(Saved data entries)
+++

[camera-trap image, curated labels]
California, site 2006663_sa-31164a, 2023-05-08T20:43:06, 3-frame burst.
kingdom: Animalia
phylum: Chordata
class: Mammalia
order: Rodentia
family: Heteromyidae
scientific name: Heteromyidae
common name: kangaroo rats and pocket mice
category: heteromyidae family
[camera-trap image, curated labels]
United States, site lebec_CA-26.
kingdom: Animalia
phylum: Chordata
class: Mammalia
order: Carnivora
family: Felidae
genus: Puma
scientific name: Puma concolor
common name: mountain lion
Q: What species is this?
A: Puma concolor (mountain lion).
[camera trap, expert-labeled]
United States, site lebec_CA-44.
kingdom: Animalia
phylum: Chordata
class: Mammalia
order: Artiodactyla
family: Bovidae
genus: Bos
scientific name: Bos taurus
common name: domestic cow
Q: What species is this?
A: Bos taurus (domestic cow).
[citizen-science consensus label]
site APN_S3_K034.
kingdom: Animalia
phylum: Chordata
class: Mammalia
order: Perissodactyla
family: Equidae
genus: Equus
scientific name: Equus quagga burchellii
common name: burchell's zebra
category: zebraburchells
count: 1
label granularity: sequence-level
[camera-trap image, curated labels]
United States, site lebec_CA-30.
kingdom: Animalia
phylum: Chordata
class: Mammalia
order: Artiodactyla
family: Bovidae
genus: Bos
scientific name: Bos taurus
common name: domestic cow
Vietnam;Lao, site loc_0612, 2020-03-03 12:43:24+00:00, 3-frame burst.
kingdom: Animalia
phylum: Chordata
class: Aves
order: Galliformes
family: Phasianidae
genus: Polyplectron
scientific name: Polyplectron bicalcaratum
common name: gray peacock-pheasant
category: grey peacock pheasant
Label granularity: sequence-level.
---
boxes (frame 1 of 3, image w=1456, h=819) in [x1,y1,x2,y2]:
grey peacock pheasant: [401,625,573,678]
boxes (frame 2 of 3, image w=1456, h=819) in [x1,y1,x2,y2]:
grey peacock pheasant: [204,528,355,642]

+++

### WHAT IS REQUIRED
From the entries above, extract every line where the word "name" appears.

### SOLUTION BELOW
scientific name: Heteromyidae
common name: kangaroo rats and pocket mice
scientific name: Puma concolor
common name: mountain lion
scientific name: Bos taurus
common name: domestic cow
scientific name: Equus quagga burchellii
common name: burchell's zebra
scientific name: Bos taurus
common name: domestic cow
scientific name: Polyplectron bicalcaratum
common name: gray peacock-pheasant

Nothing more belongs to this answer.